-- BEGIN Extracted records --

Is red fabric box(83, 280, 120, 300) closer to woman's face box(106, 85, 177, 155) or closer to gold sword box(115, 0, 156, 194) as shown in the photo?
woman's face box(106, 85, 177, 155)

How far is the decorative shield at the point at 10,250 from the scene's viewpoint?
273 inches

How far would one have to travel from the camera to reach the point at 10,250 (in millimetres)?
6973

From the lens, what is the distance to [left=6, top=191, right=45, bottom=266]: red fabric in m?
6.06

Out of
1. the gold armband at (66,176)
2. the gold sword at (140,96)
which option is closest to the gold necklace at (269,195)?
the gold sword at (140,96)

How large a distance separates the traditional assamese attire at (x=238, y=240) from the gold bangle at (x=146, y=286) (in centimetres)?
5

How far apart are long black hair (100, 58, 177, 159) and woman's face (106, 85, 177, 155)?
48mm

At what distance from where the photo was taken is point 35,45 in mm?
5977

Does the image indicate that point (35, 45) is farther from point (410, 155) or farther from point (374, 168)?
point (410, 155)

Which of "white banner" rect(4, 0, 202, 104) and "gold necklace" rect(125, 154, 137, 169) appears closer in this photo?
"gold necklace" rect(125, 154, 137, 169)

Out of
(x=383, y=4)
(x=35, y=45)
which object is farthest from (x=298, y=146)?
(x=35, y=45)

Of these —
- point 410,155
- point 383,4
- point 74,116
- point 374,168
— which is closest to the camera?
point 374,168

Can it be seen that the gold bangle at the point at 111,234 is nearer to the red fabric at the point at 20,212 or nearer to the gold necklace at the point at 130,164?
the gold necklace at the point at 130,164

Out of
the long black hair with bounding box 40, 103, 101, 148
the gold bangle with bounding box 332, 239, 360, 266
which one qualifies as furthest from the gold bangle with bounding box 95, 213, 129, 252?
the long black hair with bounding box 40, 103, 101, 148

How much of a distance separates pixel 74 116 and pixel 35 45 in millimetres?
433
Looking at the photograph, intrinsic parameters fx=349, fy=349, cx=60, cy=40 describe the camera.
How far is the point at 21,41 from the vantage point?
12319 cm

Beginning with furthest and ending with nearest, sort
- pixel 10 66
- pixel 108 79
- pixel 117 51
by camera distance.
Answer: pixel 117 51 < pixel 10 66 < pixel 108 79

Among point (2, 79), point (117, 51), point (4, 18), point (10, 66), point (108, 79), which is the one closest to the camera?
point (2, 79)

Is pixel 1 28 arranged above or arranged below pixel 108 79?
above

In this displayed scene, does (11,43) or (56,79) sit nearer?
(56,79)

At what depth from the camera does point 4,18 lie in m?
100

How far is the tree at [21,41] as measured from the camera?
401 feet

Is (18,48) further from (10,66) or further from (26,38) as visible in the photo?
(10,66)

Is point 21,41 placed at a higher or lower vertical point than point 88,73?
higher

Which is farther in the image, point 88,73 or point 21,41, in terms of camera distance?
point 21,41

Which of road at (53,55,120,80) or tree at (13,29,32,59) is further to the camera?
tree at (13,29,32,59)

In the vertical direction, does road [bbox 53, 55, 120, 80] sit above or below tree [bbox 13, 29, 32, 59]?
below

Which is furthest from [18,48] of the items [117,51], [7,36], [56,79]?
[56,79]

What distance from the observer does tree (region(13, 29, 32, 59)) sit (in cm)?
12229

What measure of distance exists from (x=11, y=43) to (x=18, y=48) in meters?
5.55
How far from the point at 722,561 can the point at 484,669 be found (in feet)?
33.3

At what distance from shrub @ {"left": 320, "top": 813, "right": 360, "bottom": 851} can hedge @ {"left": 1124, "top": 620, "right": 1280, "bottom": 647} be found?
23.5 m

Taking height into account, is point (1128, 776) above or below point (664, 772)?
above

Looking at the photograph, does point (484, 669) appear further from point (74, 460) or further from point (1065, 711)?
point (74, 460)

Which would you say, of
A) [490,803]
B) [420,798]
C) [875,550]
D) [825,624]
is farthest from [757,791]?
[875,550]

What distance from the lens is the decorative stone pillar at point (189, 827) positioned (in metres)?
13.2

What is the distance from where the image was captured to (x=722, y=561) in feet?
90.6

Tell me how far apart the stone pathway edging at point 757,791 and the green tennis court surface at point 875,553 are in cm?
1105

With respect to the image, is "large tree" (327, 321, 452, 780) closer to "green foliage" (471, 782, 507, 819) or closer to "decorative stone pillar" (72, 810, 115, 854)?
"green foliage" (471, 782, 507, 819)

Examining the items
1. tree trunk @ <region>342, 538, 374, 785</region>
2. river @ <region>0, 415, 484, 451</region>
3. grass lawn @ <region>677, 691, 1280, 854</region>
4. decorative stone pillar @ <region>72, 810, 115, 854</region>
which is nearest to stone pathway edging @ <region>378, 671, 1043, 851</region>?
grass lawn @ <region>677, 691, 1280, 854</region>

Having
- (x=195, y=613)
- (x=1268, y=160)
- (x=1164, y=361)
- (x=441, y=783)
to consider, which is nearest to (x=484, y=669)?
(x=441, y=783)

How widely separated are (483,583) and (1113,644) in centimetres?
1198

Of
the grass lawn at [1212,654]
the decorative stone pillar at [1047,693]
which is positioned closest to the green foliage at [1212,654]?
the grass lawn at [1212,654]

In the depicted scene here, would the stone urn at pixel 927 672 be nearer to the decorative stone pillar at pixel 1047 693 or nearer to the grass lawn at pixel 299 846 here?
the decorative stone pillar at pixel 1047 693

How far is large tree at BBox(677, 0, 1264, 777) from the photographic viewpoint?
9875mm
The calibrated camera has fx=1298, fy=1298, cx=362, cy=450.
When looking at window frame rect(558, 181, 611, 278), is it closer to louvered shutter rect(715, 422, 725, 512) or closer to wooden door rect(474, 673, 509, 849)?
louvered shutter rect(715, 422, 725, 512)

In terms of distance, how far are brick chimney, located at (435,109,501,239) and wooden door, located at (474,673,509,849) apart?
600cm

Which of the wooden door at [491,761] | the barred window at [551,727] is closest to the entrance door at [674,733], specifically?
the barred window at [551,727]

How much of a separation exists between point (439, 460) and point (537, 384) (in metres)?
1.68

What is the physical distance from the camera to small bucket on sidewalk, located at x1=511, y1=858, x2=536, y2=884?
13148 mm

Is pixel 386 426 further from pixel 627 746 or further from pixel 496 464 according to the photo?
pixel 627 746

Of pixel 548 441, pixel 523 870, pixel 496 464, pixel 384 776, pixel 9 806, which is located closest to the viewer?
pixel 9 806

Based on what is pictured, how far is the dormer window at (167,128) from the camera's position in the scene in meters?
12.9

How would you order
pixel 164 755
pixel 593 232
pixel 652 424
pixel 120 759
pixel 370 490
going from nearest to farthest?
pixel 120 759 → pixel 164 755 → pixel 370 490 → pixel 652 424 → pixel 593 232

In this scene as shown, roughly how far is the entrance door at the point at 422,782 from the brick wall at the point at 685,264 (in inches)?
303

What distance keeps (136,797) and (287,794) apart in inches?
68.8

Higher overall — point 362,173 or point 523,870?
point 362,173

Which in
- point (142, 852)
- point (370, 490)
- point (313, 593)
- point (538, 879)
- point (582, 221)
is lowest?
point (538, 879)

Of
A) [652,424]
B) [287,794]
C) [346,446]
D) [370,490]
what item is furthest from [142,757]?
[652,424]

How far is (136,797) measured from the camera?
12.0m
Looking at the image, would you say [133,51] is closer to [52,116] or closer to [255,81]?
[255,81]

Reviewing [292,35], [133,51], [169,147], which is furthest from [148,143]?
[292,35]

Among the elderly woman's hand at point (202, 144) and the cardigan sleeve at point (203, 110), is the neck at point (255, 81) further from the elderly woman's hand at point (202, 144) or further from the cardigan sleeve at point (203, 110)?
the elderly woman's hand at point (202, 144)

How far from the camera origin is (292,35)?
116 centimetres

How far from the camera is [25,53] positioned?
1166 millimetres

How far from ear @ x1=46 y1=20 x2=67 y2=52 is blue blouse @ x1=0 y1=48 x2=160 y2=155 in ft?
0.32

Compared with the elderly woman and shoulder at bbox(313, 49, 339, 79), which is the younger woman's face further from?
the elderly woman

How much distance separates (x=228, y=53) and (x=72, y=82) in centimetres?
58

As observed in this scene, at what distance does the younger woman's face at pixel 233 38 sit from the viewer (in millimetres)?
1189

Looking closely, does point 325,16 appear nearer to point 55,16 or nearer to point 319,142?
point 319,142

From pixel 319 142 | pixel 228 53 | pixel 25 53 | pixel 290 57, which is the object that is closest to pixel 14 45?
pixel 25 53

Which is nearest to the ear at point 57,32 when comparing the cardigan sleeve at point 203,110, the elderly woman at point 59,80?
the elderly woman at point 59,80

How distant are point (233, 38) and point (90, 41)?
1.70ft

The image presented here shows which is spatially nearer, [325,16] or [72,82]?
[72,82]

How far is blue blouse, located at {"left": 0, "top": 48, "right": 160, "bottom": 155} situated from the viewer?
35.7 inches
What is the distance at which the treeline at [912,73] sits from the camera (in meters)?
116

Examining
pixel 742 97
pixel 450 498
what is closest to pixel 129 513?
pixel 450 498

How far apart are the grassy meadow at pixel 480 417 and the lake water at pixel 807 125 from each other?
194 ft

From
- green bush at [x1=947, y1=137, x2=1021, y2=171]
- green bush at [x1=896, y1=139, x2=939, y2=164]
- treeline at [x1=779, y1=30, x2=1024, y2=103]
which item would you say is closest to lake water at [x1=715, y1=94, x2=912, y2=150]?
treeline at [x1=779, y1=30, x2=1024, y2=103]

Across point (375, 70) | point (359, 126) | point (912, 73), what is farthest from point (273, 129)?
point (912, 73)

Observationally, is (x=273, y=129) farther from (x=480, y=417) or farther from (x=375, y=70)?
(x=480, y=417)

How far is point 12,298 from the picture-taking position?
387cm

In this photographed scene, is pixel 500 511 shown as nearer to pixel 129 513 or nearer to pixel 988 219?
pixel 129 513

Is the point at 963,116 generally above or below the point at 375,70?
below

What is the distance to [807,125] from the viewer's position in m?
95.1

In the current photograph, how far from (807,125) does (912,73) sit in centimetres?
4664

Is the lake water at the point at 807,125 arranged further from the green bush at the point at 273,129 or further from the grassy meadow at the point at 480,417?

-- END Extracted records --

### Task requirements
Can you return, word for word, every line from the one containing "Observationally, is (x=273, y=129)" through the last line above?

### Exercise response
Observationally, is (x=273, y=129) farther from (x=480, y=417) or farther from (x=375, y=70)?
(x=480, y=417)

How far is point 12,298 from the picture-taking position?
387cm

In this photographed scene, is pixel 500 511 shown as nearer to pixel 129 513 or nearer to pixel 988 219?
pixel 129 513

Is the point at 963,116 generally above or below the point at 375,70?
below

What is the distance to [807,125] from the viewer's position in m?
95.1

In the current photograph, how far from (807,125) does (912,73) sit in centimetres?
4664

Is the lake water at the point at 807,125 arranged further from the green bush at the point at 273,129 or further from the grassy meadow at the point at 480,417?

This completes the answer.